Gastronomiquement parlant, pas plus que chez d’autres personnes, mes papilles n’ont de commodités particulières avec les mets de chez moi. Pis. J’éprouve une aversion profonde pour certaines spécialités de ma région. Et bien paradoxalement, mes goûts culinaires dépassent largement le cadre de la province de l’Ouest pour arpenter les saveurs d’autres régions : Mbongo Tchopi, Ndolè, Miondos, Nnam Ngon et j’en passe. Oui. Il faut bien s’en convaincre : je suis bel et bien Bams mais je ne suis ni avare ni fourbe ni conservateur. Et je n’aime ni particulièrement les dos, ni spécialement le Taro.

Et si cette rhétorique, qui veut que préjugés et clichés massivement admis ne fassent office ni de réalité ni de vérité scientifique, est valable pour moi en tant que Bamiléké, elle l’est tout autant pour d’autres individus originaires de n’importe quelle autre tribu du Cameroun.

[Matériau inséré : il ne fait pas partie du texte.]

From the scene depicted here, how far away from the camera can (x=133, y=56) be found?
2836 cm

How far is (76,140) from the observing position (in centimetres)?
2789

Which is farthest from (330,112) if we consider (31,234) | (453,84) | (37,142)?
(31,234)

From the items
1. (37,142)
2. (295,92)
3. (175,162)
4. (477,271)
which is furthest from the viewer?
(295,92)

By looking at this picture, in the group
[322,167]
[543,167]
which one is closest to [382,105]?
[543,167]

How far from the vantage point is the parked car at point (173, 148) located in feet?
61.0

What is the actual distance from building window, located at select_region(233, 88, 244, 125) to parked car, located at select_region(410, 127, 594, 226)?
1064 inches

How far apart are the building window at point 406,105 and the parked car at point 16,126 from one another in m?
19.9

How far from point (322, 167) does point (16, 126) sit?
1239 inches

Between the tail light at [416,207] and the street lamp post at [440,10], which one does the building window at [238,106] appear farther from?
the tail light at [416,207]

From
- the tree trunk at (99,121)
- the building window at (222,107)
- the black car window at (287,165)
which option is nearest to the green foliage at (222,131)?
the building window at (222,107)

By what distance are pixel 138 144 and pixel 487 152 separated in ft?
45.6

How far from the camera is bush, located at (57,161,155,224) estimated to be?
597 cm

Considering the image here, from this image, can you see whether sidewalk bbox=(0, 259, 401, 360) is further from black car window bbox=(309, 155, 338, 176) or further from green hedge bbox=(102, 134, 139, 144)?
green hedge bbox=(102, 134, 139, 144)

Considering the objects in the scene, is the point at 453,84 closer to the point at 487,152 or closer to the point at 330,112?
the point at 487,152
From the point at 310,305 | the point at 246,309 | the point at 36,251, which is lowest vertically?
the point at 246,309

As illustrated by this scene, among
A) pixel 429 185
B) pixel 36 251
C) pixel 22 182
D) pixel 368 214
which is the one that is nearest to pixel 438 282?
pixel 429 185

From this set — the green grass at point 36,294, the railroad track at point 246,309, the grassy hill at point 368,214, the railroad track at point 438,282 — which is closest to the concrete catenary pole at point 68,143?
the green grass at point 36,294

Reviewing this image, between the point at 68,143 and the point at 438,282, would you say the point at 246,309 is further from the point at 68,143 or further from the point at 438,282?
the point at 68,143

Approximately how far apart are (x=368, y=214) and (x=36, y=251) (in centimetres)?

En effet, l’image que nous renvoie le miroir tribal à travers lequel on se cantonne à percevoir nos compatriotes ne reflète malheureusement, en rien, les réalités individuelles ni les aspirations de chaque Camerounais. Encore moins celles des jeunes d’aujourd’hui. Mais malheureusement, le fort climat de paranoïa politique qui prévaut au Cameroun, la descente aux abysses économiques de notre pays, en plus du poids de l’histoire coloniale, ont contribué à exacerber des tensions ethniques et à « clichéiser » encore plus les différents groupes qui composent notre société. Et aujourd’hui plus que jamais, la peur et la méfiance de l’Autre, Celui d’une ethnie différente, sont devenus les principaux mots d’ordre.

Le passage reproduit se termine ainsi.